[Date Prev][Date Next][Thread Prev][Thread Next][Date Index][Thread Index]

Re: Sharing state between subtasks


I think watermark / event-time skew is a problem that many users are
struggling with.
A built-in primitive to align event-time would be a great feature!

However, there are also some cases when it would be useful for different
streams to have diverging event-time, such as an interval join [1]
(DataStream API) or time-windowed join (SQL) that joins one stream will
events from another stream that happened 2 to 1 hour ago.
Granted, this is a very specific case and not the norm, but it might make
sense to have it in the back of our heads when designing this feature.

Best, Fabian


Am Di., 9. Okt. 2018 um 10:25 Uhr schrieb Aljoscha Krettek <

> Yes, I think this is the way to go.
> This would also go well with a redesign of the source interface that has
> been floated for a while now.

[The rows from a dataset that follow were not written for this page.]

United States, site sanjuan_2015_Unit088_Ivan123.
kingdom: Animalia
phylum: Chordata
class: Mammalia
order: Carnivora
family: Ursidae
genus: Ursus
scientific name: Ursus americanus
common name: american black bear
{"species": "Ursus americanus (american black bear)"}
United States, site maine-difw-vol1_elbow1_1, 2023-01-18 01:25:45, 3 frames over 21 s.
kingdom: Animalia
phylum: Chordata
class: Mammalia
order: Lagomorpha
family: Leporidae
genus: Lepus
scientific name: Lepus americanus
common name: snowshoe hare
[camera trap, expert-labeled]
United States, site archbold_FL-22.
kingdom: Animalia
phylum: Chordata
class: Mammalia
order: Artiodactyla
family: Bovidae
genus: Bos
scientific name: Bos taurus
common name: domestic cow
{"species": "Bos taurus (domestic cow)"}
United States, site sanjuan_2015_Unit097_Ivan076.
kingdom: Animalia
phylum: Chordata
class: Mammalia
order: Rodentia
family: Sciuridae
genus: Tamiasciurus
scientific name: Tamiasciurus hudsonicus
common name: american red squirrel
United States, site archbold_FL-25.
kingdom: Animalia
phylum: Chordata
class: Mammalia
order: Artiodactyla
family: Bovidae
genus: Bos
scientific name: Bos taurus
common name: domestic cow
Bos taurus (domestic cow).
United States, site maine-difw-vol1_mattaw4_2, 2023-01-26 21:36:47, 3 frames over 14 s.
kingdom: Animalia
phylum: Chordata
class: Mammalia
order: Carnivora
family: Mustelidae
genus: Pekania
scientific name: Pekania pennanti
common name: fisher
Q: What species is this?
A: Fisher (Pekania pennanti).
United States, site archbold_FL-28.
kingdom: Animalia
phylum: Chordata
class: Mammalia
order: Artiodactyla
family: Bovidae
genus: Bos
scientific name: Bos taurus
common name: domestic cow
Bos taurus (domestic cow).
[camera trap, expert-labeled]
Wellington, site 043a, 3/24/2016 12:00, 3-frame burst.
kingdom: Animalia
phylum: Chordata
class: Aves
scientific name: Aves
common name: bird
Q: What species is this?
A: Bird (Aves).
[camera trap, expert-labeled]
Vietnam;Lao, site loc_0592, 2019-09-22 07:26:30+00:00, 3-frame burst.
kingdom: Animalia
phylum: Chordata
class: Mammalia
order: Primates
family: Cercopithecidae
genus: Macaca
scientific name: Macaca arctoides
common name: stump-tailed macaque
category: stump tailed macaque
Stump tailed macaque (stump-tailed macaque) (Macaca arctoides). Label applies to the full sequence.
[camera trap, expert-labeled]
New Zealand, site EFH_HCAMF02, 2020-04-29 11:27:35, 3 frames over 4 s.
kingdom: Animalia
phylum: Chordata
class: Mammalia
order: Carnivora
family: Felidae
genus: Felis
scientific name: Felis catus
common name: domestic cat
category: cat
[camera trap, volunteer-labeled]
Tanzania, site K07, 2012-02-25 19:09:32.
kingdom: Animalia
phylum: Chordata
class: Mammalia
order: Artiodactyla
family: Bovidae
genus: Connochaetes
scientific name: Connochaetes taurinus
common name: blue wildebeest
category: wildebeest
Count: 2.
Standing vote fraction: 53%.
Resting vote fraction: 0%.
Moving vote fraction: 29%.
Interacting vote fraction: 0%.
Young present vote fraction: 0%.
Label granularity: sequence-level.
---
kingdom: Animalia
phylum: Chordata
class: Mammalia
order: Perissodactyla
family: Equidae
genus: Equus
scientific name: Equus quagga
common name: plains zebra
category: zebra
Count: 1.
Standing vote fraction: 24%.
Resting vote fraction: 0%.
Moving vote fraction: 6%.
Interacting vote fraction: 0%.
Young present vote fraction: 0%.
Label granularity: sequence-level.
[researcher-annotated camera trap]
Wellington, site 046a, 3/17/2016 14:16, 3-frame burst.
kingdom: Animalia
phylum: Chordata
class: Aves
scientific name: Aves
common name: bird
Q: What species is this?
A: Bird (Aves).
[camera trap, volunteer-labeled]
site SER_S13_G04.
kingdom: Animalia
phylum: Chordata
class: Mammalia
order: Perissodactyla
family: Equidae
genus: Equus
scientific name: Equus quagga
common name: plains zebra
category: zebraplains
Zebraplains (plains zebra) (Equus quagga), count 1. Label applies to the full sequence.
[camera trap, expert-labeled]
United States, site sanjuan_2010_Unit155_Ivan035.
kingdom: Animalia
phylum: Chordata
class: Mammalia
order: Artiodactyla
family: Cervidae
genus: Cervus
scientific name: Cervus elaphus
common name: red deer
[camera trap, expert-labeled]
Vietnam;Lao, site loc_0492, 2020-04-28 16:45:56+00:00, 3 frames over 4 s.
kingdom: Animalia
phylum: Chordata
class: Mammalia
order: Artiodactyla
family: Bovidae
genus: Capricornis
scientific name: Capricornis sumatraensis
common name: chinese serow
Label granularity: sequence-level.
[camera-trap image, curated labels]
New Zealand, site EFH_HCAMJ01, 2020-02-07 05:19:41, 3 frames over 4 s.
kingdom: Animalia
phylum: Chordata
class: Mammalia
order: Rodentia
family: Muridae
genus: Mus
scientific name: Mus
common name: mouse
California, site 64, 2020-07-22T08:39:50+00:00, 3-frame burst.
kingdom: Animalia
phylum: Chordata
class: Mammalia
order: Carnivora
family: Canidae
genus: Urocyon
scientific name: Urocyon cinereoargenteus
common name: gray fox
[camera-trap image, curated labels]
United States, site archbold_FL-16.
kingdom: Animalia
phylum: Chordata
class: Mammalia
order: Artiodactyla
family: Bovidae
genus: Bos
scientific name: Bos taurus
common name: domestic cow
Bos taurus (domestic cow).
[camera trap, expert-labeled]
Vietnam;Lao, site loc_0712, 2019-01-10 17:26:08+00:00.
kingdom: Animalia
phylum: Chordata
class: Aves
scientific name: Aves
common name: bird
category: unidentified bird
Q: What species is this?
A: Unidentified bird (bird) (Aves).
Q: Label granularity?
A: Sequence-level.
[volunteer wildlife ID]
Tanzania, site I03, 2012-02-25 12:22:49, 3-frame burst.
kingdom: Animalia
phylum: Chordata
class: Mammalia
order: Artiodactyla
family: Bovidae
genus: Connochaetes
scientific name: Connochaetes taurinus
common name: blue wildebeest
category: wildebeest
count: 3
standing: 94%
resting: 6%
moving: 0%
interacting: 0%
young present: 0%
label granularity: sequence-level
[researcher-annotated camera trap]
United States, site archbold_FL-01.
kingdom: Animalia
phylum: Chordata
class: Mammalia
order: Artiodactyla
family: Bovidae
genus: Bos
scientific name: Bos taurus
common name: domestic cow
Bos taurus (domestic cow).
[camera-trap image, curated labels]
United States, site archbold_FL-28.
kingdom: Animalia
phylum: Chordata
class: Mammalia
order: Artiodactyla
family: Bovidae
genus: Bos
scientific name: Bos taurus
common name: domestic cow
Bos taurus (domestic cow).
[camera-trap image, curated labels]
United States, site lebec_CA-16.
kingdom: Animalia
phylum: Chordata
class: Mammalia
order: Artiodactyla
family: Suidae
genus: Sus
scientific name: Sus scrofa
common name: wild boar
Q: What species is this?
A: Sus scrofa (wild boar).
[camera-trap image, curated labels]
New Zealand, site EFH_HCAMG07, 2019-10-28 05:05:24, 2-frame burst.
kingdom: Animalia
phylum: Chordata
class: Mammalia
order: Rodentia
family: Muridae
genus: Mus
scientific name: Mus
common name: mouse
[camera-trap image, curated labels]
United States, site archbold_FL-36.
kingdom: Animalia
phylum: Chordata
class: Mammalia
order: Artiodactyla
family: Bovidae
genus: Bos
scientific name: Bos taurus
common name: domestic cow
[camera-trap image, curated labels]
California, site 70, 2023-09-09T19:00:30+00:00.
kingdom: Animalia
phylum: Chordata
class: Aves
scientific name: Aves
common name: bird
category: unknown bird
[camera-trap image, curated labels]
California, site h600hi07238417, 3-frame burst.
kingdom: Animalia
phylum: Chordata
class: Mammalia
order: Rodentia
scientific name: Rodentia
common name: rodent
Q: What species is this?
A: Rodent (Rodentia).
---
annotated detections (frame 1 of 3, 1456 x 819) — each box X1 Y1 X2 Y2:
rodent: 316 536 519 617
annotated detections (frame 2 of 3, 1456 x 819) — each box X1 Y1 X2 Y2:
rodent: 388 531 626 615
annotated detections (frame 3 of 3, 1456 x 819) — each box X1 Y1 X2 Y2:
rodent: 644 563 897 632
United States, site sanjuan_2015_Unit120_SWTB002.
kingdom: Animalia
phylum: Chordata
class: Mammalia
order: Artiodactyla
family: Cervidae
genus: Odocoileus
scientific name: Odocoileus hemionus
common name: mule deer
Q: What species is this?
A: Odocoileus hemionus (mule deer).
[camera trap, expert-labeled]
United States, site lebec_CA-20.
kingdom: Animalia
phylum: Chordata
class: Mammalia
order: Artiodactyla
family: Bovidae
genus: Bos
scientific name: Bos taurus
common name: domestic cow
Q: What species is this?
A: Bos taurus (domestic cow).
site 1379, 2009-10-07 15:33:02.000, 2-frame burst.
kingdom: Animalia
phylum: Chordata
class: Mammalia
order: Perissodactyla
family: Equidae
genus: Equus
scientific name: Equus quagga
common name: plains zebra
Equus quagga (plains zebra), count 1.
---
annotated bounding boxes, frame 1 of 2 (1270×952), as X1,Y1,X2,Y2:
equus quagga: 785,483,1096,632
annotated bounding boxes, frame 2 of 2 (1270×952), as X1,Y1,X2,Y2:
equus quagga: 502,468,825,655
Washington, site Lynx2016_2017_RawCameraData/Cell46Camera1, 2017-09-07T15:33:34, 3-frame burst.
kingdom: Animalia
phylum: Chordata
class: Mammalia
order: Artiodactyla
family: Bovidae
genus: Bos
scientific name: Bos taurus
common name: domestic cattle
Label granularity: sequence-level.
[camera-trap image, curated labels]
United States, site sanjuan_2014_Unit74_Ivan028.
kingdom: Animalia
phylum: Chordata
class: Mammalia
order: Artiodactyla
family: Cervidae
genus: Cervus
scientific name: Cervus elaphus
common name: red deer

I also created a prototype a while back:
> https://github.com/aljoscha/flink/tree/refactor-source-interface <
> https://github.com/aljoscha/flink/tree/refactor-source-interface>. Just
> as a refresher, the redesign aims at several things:
> 1. Make partitions/splits explicit in the interface. Currently, the fact
> that there are file splits or Kafka partitions or Kinesis shards is hidden
> in the source implementation while it would be beneficial for the system to
> know of these and to be able to track watermarks for them. Currently, there
> is a custom implementation for per-partition watermark tracking in the
> Kafka Consumer that this redesign would obviate.
> 2. Split split/partition/shard discovery from the reading part. This would
> allow rebalancing work and again makes the nature of sources more explicit
> in the interfaces.
> 3. Go away from the push model to a pull model. The problem with the
> current source interface is that the source controls the read-loop and has
> to get the checkpoint lock for emitting elements/updating state. If we get
> the loop out of the source this leaves more potential for Flink to be
> clever about reading from sources.
> The prototype posted above defines three new interfaces: Source,
> SplitEnumerator, and SplitReader, along with a naive example and a working
> Kafka Consumer (with checkpointing, actually).
> If we had this source interface, along with a service for propagating
> watermark information the code that reads form the splits could
> de-prioritise certain splits and we would get the event-time alignment
> behaviour for all sources that are implemented using the new interface
> without requiring special code in each source implementation.
> @Elias Do you know if Kafka Consumers do this alignment across multiple
> consumers or only within one Consumer across the partitions that it reads
> from.
> > On 9. Oct 2018, at 00:55, Elias Levy <fearsome.lucidity@xxxxxxxxx>
> wrote:
> >
> > Kafka Streams handles this problem, time alignment, by processing records
> > from the partitions with the lowest timestamp in a best effort basis.
> > See KIP-353 for the details.  The same could be done within the Kafka
> > source and multiple input stream operators.  I opened FLINK-4558
> > <https://issues.apache.org/jira/browse/FLINK-4558> a while ago regarding
> > this topic.
> >
> > On Mon, Oct 8, 2018 at 3:41 PM Jamie Grier <jgrier@xxxxxxxx.invalid>
> wrote:
> >
> >> I'd be very curious to hear others' thoughts on this..  I would expect
> many
> >> people to have run into similar issues.  I also wonder if anybody has
> >> already been working on similar issues.  It seems there is room for some
> >> core Flink changes to address this as well and I'm guessing people have
> >> already thought about it.
> >>